RDMA (Remote Direct Memory Access) network protocol

RDMA (Remote Direct Memory Access) was developed to address the latency in server-side data processing during network transfers. It allows for direct access to the memory of one host or server from another host or server without involving the CPU. This frees up the CPU to perform its intended tasks, such as running applications and handling large amounts of data. RDMA improves bandwidth, reduces latency, jitter, and CPU consumption.

In contrast to traditional network transfer mechanisms, RDMA operates without the intervention of the operating system and the TCP/IP protocol stack. Its kernel bypass mechanism enables direct data read and write between applications and network cards, reducing server-to-server data transfer latency to below 1 microsecond. Additionally, RDMA's zero-copy mechanism allows the receiving end to directly read data from the sender's memory, significantly reducing CPU overhead and improving CPU efficiency.

RDMA

There are three main types of RDMA networks: InfiniBand, RoCE, and iWARP. InfiniBand is a network specifically designed for RDMA, ensuring reliable transmission at the hardware level. RoCE and iWARP, on the other hand, are RDMA technologies based on Ethernet, supporting their respective verbs interfaces.

RDMA was initially implemented on the InfiniBand transport network, which is technologically advanced but comes with higher costs (only Mellanox (now acquired by NVIDIA) and Intel (in 2012, Intel acquired QLogic's InfiniBand technology) provide complete network solutions). Later, the industry ported RDMA to traditional Ethernet, reducing the cost of RDMA adoption and promoting its widespread use. On Ethernet, based on the differences in protocol stack integration, there are two technologies: iWARP and RoCE. RoCE further includes two versions, RoCEv1 and RoCEv2 (with the major improvement in RoCEv2 being support for IP routing).
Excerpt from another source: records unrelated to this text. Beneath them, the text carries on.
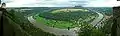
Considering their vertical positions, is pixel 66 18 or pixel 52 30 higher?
pixel 66 18

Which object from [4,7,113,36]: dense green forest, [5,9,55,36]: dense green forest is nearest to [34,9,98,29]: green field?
[4,7,113,36]: dense green forest

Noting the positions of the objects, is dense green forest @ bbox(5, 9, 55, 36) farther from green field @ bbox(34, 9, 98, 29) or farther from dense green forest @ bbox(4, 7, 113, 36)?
green field @ bbox(34, 9, 98, 29)

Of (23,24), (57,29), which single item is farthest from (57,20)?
(23,24)

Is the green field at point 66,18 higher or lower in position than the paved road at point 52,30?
higher

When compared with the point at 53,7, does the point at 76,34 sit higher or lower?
lower

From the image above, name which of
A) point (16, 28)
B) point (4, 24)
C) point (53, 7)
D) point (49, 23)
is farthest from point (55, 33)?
point (4, 24)

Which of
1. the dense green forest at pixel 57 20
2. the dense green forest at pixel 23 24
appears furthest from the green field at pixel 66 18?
the dense green forest at pixel 23 24

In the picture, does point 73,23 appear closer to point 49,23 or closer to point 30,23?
point 49,23

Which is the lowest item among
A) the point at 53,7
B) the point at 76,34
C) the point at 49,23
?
the point at 76,34

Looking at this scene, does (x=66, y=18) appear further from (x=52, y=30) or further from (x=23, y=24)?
(x=23, y=24)

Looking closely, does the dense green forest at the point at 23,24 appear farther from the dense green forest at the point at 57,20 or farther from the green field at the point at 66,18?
the green field at the point at 66,18

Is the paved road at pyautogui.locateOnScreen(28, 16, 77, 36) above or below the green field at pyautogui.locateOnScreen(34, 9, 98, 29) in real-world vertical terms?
below
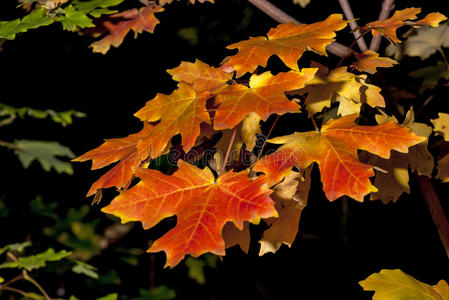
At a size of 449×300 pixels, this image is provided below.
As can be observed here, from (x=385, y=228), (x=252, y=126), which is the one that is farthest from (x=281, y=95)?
(x=385, y=228)

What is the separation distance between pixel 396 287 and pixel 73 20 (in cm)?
117

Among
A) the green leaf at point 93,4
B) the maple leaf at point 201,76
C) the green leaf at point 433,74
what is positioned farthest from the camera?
the green leaf at point 433,74

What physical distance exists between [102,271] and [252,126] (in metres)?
2.24

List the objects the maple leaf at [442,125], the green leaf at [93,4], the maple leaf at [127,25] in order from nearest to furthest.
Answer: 1. the maple leaf at [442,125]
2. the green leaf at [93,4]
3. the maple leaf at [127,25]

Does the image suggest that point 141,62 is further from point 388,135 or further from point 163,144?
point 388,135

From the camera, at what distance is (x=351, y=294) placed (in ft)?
11.6

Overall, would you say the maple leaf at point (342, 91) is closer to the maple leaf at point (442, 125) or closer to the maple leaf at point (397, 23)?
the maple leaf at point (397, 23)

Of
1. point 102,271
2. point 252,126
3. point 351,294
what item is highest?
point 252,126

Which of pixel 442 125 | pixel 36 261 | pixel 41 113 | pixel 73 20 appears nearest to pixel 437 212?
pixel 442 125

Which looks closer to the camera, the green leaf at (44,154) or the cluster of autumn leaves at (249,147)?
the cluster of autumn leaves at (249,147)

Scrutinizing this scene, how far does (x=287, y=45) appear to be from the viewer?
112cm

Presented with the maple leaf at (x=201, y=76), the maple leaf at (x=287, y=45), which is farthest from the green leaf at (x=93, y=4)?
the maple leaf at (x=287, y=45)

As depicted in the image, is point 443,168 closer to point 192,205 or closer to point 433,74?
point 433,74

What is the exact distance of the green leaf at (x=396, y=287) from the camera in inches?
44.6
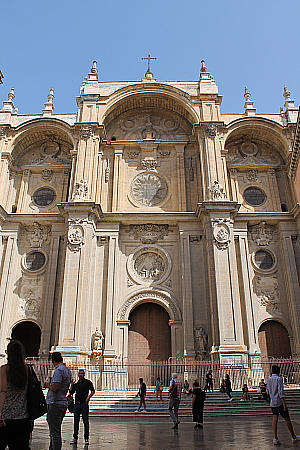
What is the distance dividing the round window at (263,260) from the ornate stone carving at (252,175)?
4953 millimetres

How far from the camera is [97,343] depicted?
18.4 m

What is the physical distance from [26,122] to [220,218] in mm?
13912

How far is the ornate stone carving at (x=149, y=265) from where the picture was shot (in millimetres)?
21188

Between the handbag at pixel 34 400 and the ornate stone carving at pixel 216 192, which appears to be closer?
the handbag at pixel 34 400

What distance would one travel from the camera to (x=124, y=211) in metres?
22.4

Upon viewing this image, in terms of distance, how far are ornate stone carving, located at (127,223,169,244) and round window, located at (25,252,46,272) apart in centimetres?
536

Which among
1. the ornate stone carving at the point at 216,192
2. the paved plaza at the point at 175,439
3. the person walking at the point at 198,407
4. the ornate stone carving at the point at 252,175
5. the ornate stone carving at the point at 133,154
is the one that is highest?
the ornate stone carving at the point at 133,154

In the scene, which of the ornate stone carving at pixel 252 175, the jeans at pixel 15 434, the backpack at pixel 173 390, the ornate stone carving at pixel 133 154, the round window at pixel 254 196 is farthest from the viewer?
the ornate stone carving at pixel 133 154

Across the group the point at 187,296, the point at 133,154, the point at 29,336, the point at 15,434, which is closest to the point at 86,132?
the point at 133,154

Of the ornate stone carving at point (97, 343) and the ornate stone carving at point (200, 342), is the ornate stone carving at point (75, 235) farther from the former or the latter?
the ornate stone carving at point (200, 342)

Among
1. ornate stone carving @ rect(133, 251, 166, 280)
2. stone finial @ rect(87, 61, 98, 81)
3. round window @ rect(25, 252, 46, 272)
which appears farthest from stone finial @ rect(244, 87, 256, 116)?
round window @ rect(25, 252, 46, 272)

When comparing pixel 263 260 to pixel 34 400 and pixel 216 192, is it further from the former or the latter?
pixel 34 400

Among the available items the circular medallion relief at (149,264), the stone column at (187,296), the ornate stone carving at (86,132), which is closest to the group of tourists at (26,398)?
the stone column at (187,296)

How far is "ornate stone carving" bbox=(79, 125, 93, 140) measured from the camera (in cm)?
2278
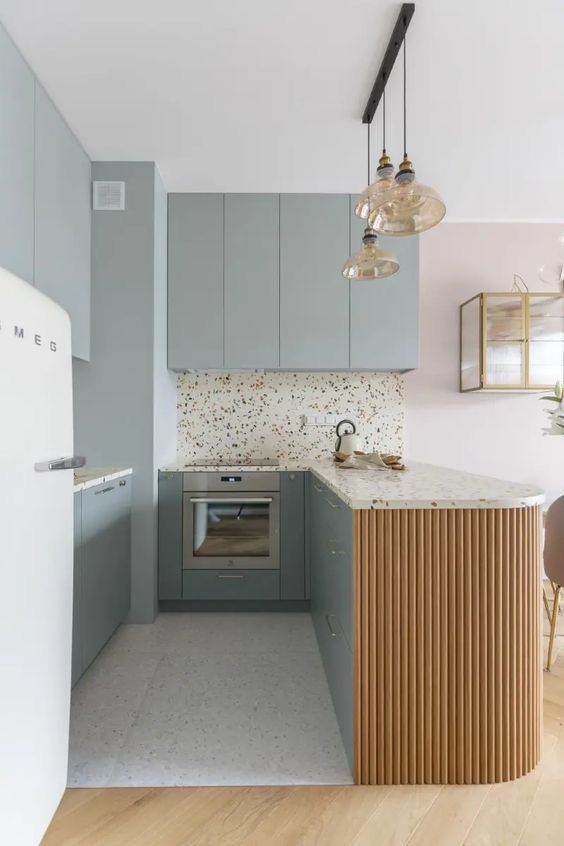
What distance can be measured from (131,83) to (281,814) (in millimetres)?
2770

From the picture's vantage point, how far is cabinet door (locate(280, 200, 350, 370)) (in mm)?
2854

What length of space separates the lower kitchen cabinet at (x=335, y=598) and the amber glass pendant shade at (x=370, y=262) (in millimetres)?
1032

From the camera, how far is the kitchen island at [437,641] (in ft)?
4.37

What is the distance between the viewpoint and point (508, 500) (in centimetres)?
129

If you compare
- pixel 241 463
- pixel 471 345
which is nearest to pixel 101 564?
pixel 241 463

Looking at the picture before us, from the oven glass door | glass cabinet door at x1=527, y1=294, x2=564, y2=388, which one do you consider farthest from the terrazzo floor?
glass cabinet door at x1=527, y1=294, x2=564, y2=388

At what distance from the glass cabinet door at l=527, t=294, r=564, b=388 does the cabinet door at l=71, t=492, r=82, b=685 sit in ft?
9.52

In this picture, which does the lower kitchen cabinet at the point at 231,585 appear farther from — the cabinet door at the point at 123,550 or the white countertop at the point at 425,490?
the white countertop at the point at 425,490

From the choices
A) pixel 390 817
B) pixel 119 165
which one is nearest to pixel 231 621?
pixel 390 817

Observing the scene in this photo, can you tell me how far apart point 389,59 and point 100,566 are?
2.47m

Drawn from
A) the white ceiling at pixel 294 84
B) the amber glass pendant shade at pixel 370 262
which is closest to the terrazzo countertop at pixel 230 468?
the amber glass pendant shade at pixel 370 262

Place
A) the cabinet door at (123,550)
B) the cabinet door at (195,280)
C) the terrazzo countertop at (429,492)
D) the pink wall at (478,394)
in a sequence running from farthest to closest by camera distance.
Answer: the pink wall at (478,394), the cabinet door at (195,280), the cabinet door at (123,550), the terrazzo countertop at (429,492)

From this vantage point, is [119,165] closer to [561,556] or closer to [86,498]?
[86,498]

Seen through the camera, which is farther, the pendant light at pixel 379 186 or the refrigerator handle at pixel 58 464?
the pendant light at pixel 379 186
The comparison of the RDMA network protocols is shown in the following diagram:

RDMA application

InfiniBand (IB): RDMA technology based on the InfiniBand architecture, proposed by the InfiniBand Trade Association (IBTA). Building an RDMA network based on IB technology requires dedicated IB network cards and IB switches.

iWARP (Internet Wide Area RDMA Protocol): RDMA technology based on the TCP/IP protocol, defined as an IETF standard. iWARP supports the use of RDMA technology on a standard Ethernet infrastructure, but servers need to use iWARP-compatible network cards.

RoCE (RDMA over Converged Ethernet): RDMA technology based on Ethernet, also proposed by the IBTA. RoCE supports the use of RDMA technology on a standard Ethernet infrastructure, but requires switches that support lossless Ethernet transmission and servers to use RoCE network cards.

Among the three mainstream RDMA technologies, they can be divided into two camps. One is IB technology, and the other is RDMA-enabled Ethernet technologies (RoCE and iWARP). IB and RoCE are supported by the IBTA, with Mellanox being a pioneer in this area. On the other hand, iWARP is supported by IEEE/IETF, mainly driven by Chelsio.

In the storage domain, RDMA-enabled technologies have long existed, such as SCSI RDMA Protocol (SRP) and iSCSI Extensions for RDMA (iSER). The emerging NVMe over Fabrics, if not using FC networks, essentially becomes NVMe over RDMA. In other words, NVMe over InfiniBand, NVMe over RoCE, and NVMe over iWARP all fall under the category of NVMe over RDMA.